INSTRUCTIONS FOR THE TASK
Data follows below. Repeat exactly the lines between the line holding "Rabbi Barbara Symons" and the line holding "Tasty croissant on", inclusive, and nothing more; drop pictures.

:: MATERIAL TO PROCESS

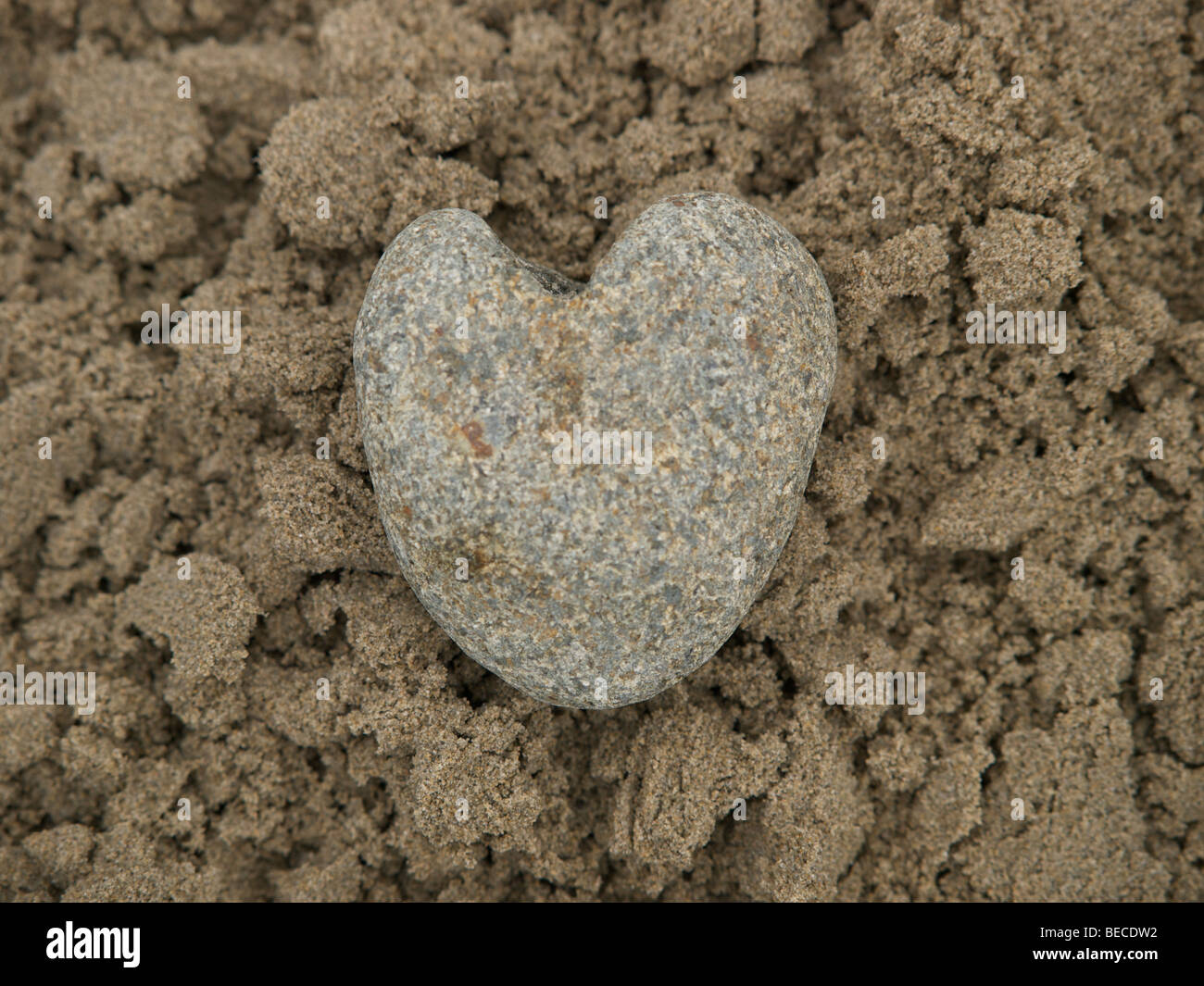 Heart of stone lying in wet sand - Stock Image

::::
:: MATERIAL TO PROCESS

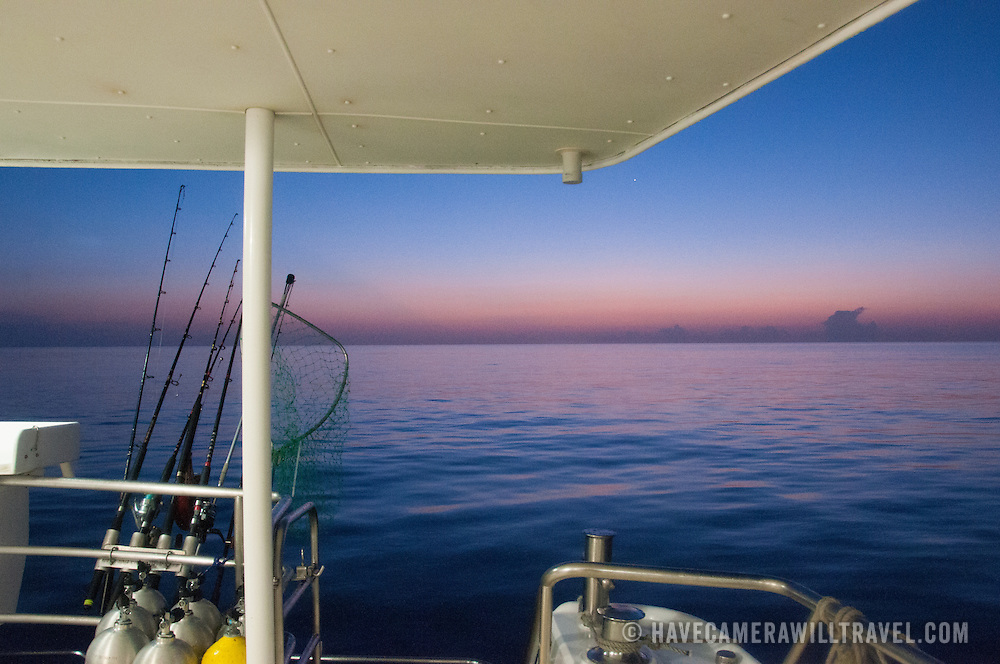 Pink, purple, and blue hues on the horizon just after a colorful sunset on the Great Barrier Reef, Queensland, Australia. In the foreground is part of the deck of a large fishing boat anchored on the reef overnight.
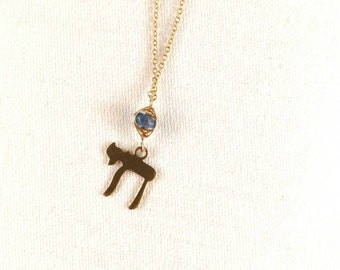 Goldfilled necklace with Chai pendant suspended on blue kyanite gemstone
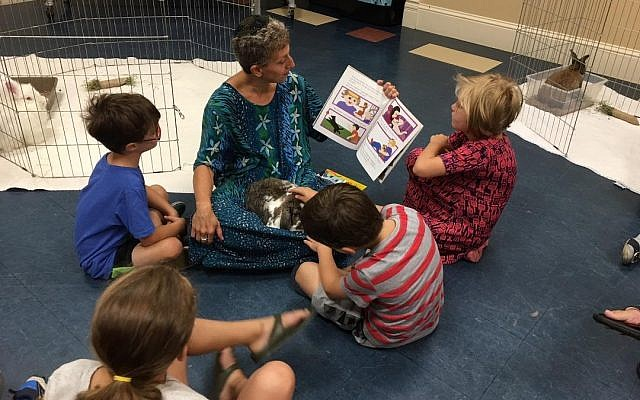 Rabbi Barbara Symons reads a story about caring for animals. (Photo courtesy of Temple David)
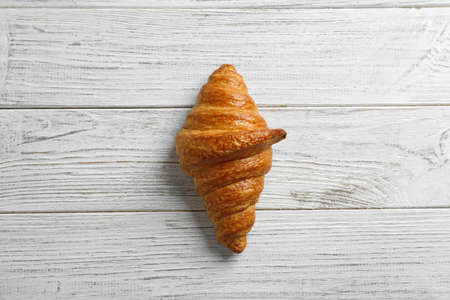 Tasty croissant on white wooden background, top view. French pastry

::::
:: MATERIAL TO PROCESS

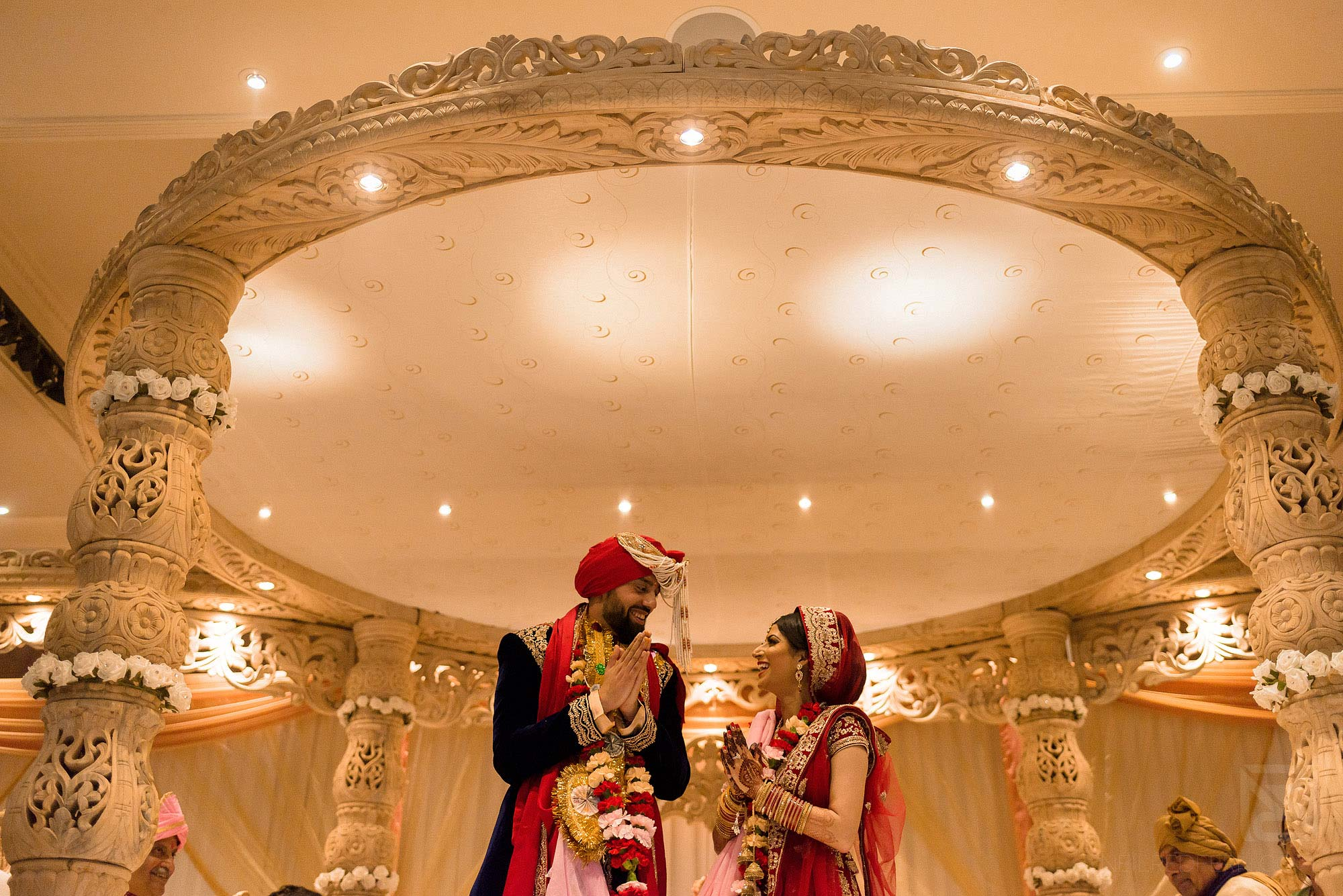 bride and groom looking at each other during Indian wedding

::::

TASK RESPONSE
 Rabbi Barbara Symons reads a story about caring for animals. (Photo courtesy of Temple David)
 Tasty croissant on white wooden background, top view. French pastry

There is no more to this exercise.